California lawmakers set the $250,000 cap in 1975 after doctors and hospitals complained that malpractice lawsuits were driving up costs and could push providers out of state.

More than four decades later, physicians and other providers are making a similar argument.

“The biggest fear that we have, if this is successful, is having to stretch resources that are already thin,” said Leslie Abasta-Cummings, CEO of Livingston Community Health and board chair for the Central Valley Health Network, which represents more than 100 health clinics. Patients, she warned, could “lose access in certain areas to health care.”

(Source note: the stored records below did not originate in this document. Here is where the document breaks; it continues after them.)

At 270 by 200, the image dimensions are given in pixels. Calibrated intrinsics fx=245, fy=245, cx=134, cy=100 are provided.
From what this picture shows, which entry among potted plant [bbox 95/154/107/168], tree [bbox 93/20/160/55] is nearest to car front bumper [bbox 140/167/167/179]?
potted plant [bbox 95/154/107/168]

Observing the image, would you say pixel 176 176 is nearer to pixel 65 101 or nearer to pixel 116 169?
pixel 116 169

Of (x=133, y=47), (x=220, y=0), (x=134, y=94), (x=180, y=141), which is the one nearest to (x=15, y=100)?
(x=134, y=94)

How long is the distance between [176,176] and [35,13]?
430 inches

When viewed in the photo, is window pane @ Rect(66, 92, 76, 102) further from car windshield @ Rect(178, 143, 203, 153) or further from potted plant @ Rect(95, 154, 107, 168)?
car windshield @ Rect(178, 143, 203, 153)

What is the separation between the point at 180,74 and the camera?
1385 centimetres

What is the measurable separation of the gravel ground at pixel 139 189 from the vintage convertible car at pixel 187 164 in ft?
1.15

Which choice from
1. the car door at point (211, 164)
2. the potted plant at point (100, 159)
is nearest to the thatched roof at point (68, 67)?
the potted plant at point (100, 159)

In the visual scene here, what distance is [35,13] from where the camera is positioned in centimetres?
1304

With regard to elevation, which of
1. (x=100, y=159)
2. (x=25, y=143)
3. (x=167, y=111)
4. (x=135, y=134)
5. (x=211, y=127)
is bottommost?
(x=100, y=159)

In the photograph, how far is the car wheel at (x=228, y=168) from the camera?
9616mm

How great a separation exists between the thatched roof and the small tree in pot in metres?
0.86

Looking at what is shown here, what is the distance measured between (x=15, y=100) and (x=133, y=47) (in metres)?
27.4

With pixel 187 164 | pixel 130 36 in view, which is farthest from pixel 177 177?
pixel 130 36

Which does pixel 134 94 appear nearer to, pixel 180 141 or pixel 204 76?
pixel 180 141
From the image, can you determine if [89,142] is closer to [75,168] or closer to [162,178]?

Rowley, a Montana resident who practices law nationwide, dismissed that argument, pointing to a growing number of states that no longer have a cap or have raised it. Doctors, he said, continue to practice in those states while California victims of malpractice have limited legal options.

Health care providers are also gearing up to defend a 2020 state law that bans the sale of flavored tobacco products popular with young people who smoke or vape.